Our school was founded by Sister Marie St. Paul Salgado. On a religious retreat in Bel-Air she heard voices of little girls in the very early hours of the morning singing as they carried pails of water to construction workers. Those girls, hired as domestic slaves, were doing back-breaking labor starting at the age of 6. For them education was a luxury that they could not afford.


In 1967 Sister Marie St. Paul Salgado opened the Notre-Dame du Perpétuel Secours school with 15 girls.



Notre-Dame emphasizes a parochial curriculum that aims to empower students to develop confidence in themselves and their future, and encourage them to pursue further education, dignified employment and adequate housing.

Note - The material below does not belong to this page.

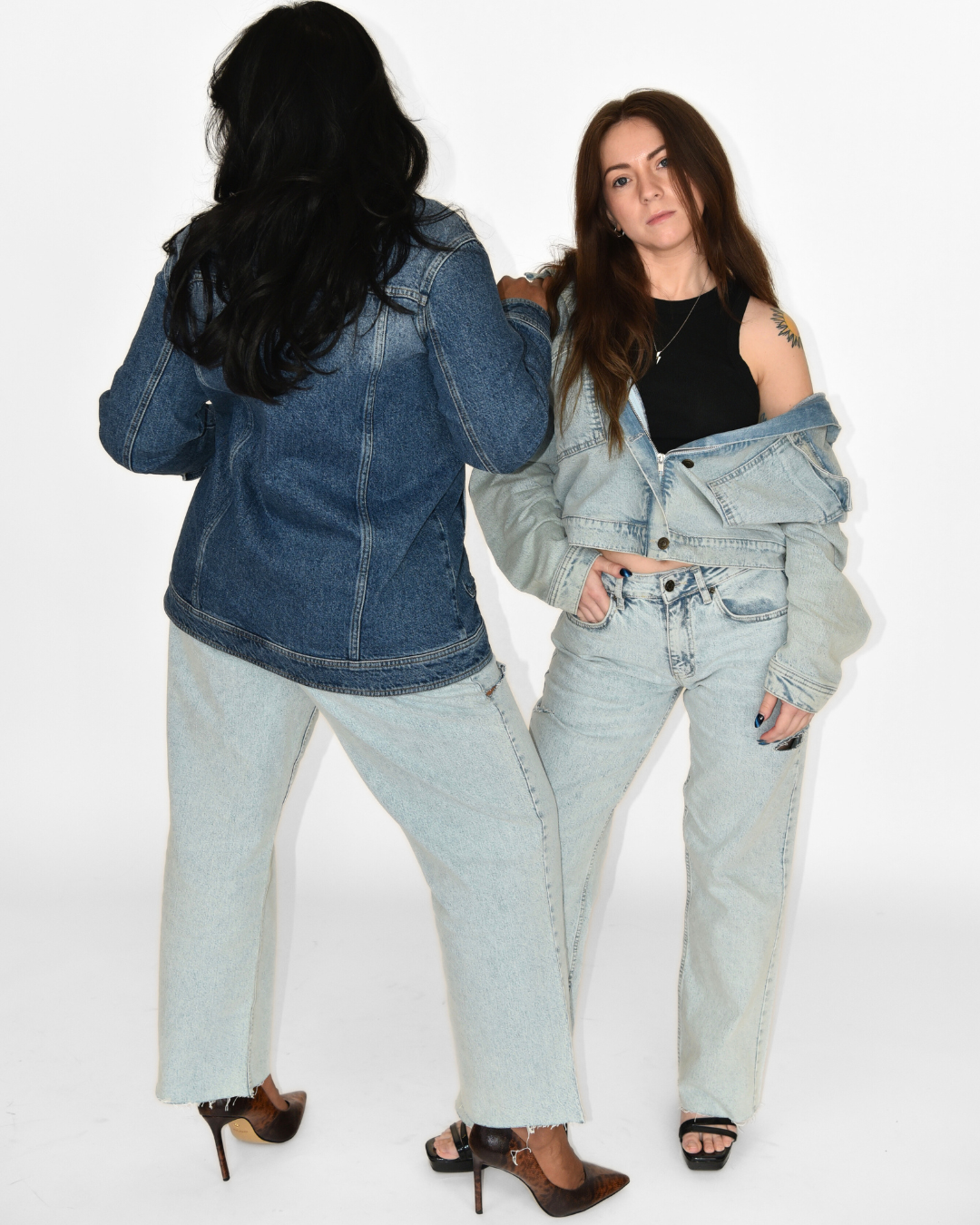 Chicago Jeans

Our dedicated staff of 15 teachers, 3 staff members, and 1 school director prepare our students to take the Certificat d’Etudes Primaires (CEP), the National exam that allows them to continue their education.

It is with a lot pride that we can report 90% of our students who take the test, pass. 


January 12, 2010 - Earthquake

Haiti suffered a magnitude 7 earthquake.

That day we had just dismissed the 550 girls who were enrolled at the school at that time.

The convent attached to the school crumbled, killing 17 nuns. Seconds later the school crumbled.

Sister Paul had been rescued and taken to the Dominican Republic where she died a few months later.


SEPTEMBER 2010 - reopening

We were able to reopen with 300 students in September 2010 in a temporary structure provided by UNICEF.

The school now provides the girls with an education, that without which they would remain in domesticity.


March 2018 - Rebuilding

Thanks to the support of Digicel Haiti Foundation, our school building was completely rebuilt. Ours was one of 175 schools that the Foundation rebuilt across Haiti.

Our girls now have brand new classrooms to continue their education.